Why Long Term Disability Claims Get Complicated?

When the victim of a personal injury realizes that he or she will not be able to return to work, then that same victim can consult with a lawyer about filing a long term disability claim. That lawyer-client team must realize that the amount of any awarded benefit cannot be given at that time. Any benefit awarded will get paid monthly and will equal a given percentage or the client’s annual salary, before becoming injured.

All the factors considered, when calculating the size of that monthly benefit

In addition to the amount of the client’s previous salary, the actuary considers the cost of living allowance. That allowance factors in the degree to which the increase in the cost of living has increased the value of the client’s former salary. That is just one of the factors that determines the size of the benefit that the court awards to the plaintiff in a long term disability case.
The court also looks at those monetary sources that can call for creation of set offs. A set off decreases the size of the awarded compensation. What are some examples of sources that would call for a set off? Those would be things like the availability of CPP disability benefits or WSIB benefits.
After calculating in the size of the set offs and the cost of living allowance, the actuary must also consider the client’s age. A claim for long term benefits covers all the months or years that will pass until the disabled victim reaches the age of 65. After factoring in the age of the person that would be covered by the policy, should it be approved, the actuary gives the final figure to the insurer.

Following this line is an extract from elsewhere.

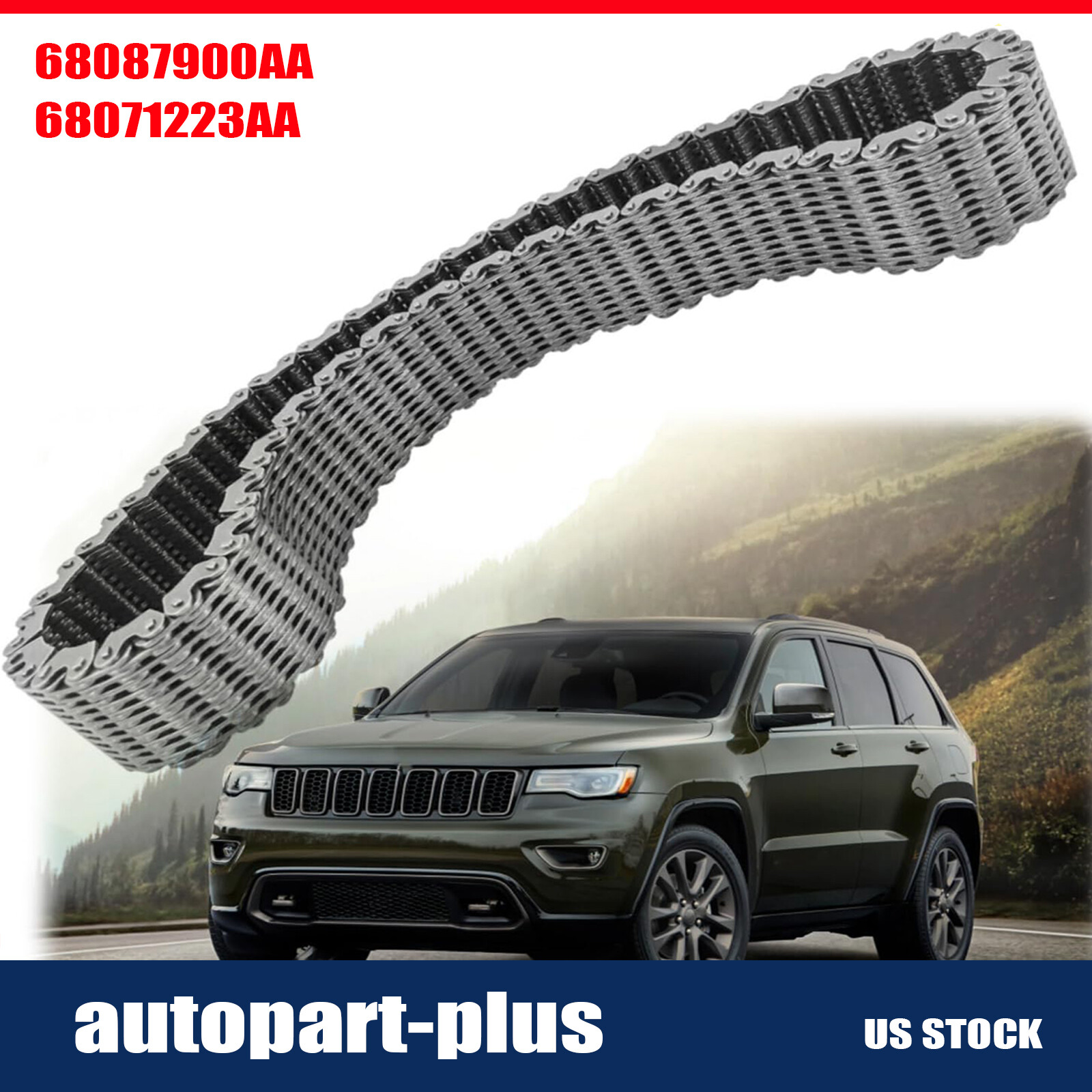 4WD For 2011-2013 Dodge Durango 5.7L V8 Transfer Case Drive Chain 68071223AA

Reasons why the insurer might deny the Long Term Disability benefits

Most policies have a pre-existing limitation period. That period defines the time during which the victim has been working for a given employer. If a new employee becomes severely injured during the first couple of months on the job, the insurance company could deny the first request for long term coverage. With the help of a lawyer, that denial might later be reversed.
The insurance company may feel obligated to deny the claim, if the injured worker had joined a union. Union members are usually asked to settle all their disputes with the employer by means of collective bargaining. In other words, union workers are not supposed to hire an injury lawyer in Georgetown and sue their employer.
Finally, the insurer will look at the age of the victim. How close was that former worker to the age of retirement? An insurer may be more willing to agree to coverage for someone that would soon be reaching the age of 65. After all, an insurance company can look rather generous by agreeing to coverage for such a worker, since the coverage will soon get terminated.